In a subanalysis of AD in participants aged ≥60 years (Extended Data Fig. 4), the sex-stratified Cox model of the PRS alone with a C-statistic of 0.667 (95% CI 0.629–0.705) was greater than any individual conventional risk factor as well as the model combining all conventional factors. Adding the PRS improved the C-statistic over conventional risk factors by 0.064 (95% CI 0.036–0.096), leading to a model with a C-statistic of 0.722 (95% CI 0.687–0.756). Notably, in the model combining PRSs and all conventional risk factors of AD, the PRS was associated with an incident AD with an HR of 1.87 (95% CI 1.65–2.12, P = 8.95 × 10−23) per s.d., which was greater than that for baseline age (HR = 1.73 per s.d., 95% CI 1.51–1.98, P = 4.50 × 10−15).

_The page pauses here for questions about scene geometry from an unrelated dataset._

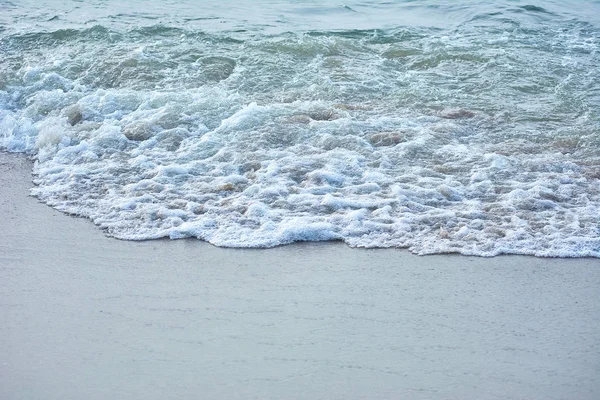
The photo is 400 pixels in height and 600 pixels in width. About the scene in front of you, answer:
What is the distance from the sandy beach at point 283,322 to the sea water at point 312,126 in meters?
0.24

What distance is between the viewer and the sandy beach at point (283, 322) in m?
3.31

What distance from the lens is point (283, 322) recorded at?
3.75 m

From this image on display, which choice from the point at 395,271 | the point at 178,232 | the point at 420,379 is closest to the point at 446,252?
the point at 395,271

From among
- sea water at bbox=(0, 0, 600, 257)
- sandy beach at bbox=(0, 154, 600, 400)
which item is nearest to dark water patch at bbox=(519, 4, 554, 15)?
sea water at bbox=(0, 0, 600, 257)

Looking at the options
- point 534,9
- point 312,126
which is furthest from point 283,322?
point 534,9

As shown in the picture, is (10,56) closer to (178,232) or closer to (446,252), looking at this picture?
(178,232)

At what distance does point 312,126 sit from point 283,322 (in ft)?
9.28

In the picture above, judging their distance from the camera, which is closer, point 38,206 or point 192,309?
point 192,309

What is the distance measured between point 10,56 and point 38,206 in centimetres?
381

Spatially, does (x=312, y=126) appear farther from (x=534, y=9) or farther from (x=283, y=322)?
(x=534, y=9)

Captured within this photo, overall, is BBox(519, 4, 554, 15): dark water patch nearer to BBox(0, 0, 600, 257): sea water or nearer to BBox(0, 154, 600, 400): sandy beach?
BBox(0, 0, 600, 257): sea water

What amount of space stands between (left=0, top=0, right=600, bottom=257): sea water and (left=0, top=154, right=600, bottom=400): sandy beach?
242 millimetres

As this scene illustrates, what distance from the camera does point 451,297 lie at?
13.2ft

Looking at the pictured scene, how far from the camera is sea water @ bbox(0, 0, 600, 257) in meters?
4.84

Gut microbiome and incident disease

In FINRISK 2002, the gut microbiome composition was determined by shallow shotgun metagenomic sequencing of baseline stool samples (Methods). To investigate the association between incident diseases and the overall variation in gut microbial communities, we performed Cox analyses on α and β diversity at the species level, adjusting for disease-specific conventional risk factors. The α diversity was estimated using the Shannon index, the Chao–Shannon index49, species richness and evenness. The Shannon index and the Chao–Shannon index were significantly negatively associated with incident T2D (HR 0.89 per s.d., 95% CI 0.82–0.96, P = 0.004 and HR 0.90 per s.d., 95% CI 0.82–0.98, P = 0.014, respectively), complementing the previously reported negative association between T2D and gut microbiome richness50; species richness was associated with incident prostate cancer (HR 1.23 per s.d., 95% CI 1.1–1.39, P = 4.20 × 10−4); no significant association was observed for incident CAD and AD (Supplementary Table 1). In the analysis of β diversity between samples using principal component analysis (PCA) of the Aitchison distance, incident T2D was associated with principal component (PC)2 (HR 0.94, 95% CI 0.91–0.96, P = 1.31 × 10−5) and PC5 (HR 1.04, 95% CI 1.00–1.08, P = 0.030). In comparison, using principal coordinate analysis based on the Bray–Curtis dissimilarity, incident T2D was associated with PC1 (HR 1.78, 95% CI 1.08–2.95, P = 0.024) and PC5 (HR 3.26, 95% CI 1.44–7.38, P = 0.005). No significant associations were observed for CAD, AD and prostate cancer.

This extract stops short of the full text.